Proposition de loi sur le stationnement gratuit illimité pour les personnes en situation de handicap
La commission des affaires sociales du Sénat s’est prononcée mercredi en faveur du stationnement gratuit et sans limitation de durée pour les personnes en situation de handicap, première étape d’une proposition de loi qui sera débattue le 12 décembre.
Les titulaires de la carte européenne de stationnement pourraient bénéficier aussi de la gratuité de stationnement sur toutes les places, réservées ou non
Dans un premier temps, cette proposition de loi de Didier Guillaume (PS) devait permettre aux titulaires de la carte européenne de stationnement de bénéficier d’un accès gratuit et sans limitation de durée aux places réservées. Mais la commission a adopté un amendement étendant, pour les titulaires de cette carte, le principe de gratuité et de non-limitation de la durée du stationnement à toutes les places, qu’elles soient réservées ou non.
Les places réservées sont parfois toutes occupées ou il n’y en a pas
« Il arrive en effet que les places réservées soient déjà toutes occupées ou qu’il n’en existe pas à proximité du lieu où la personne en situation de handicap se rend », souligne la commission dans un communiqué.

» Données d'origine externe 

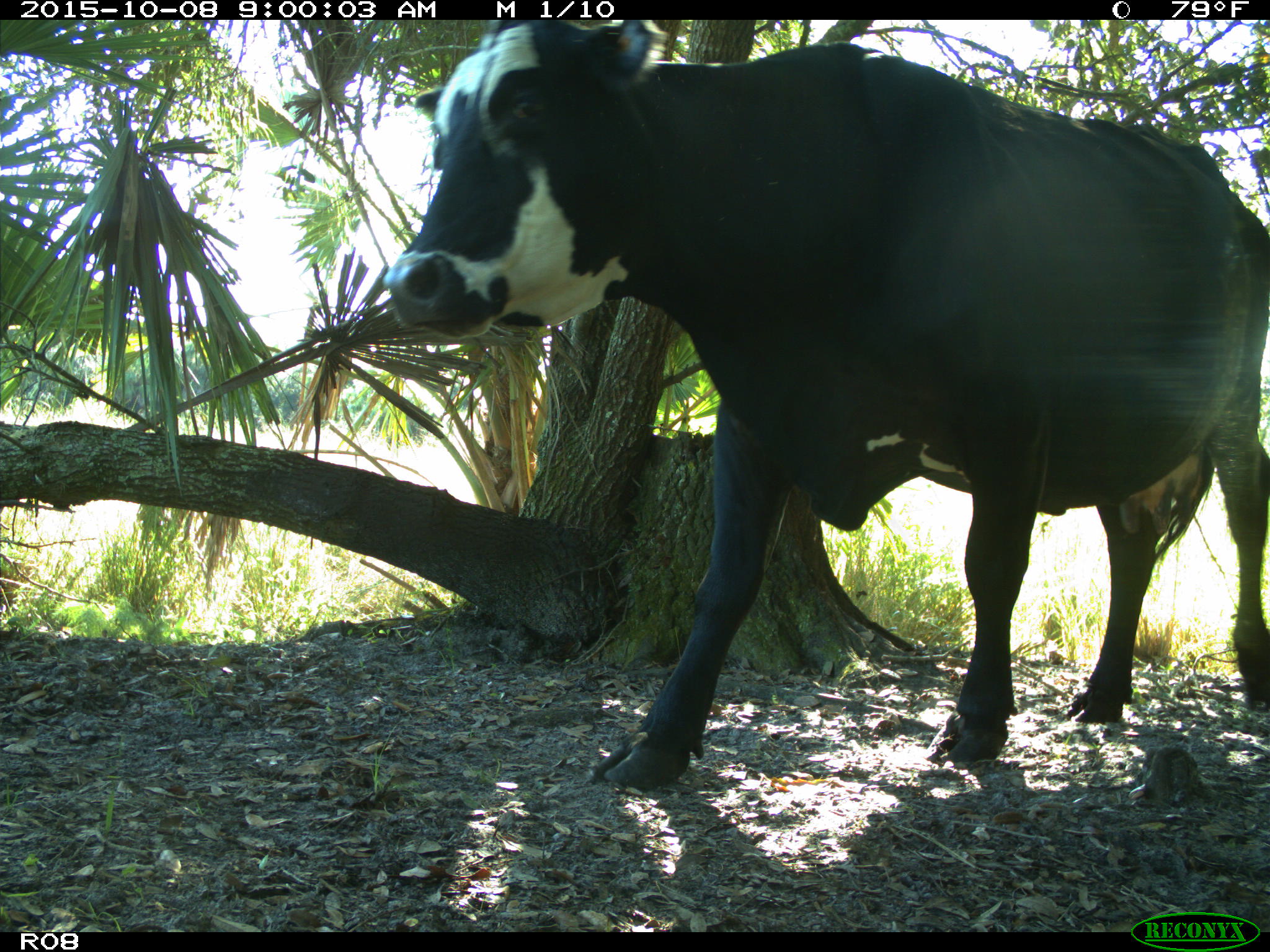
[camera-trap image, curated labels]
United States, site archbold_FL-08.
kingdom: Animalia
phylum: Chordata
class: Mammalia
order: Artiodactyla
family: Bovidae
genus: Bos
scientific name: Bos taurus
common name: domestic cow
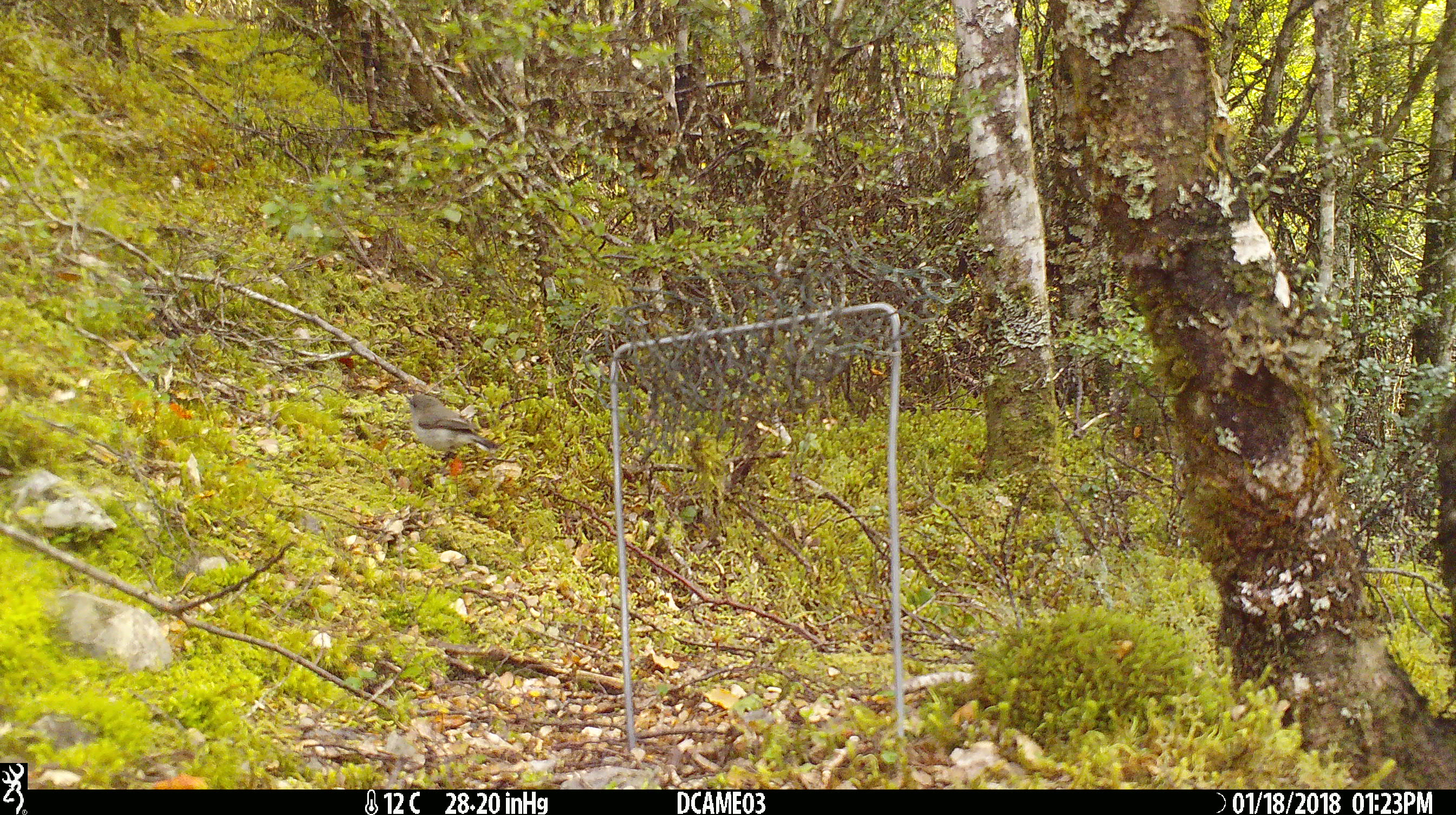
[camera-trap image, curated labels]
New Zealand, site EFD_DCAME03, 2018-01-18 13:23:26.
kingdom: Animalia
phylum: Chordata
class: Aves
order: Passeriformes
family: Certhiidae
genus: Certhia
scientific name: Certhia americana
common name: brown creeper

Les contraintes pour recharger un horodateur ou modifier un disque sont plus prégnantes
Elle observe aussi que « les contraintes de déplacement que connaissent tous les automobilistes, comme retourner à son véhicule pour recharger un horodateur ou modifier un temps de stationnement sur un disque, sont beaucoup plus prégnantes pour les personnes en situation de handicap ».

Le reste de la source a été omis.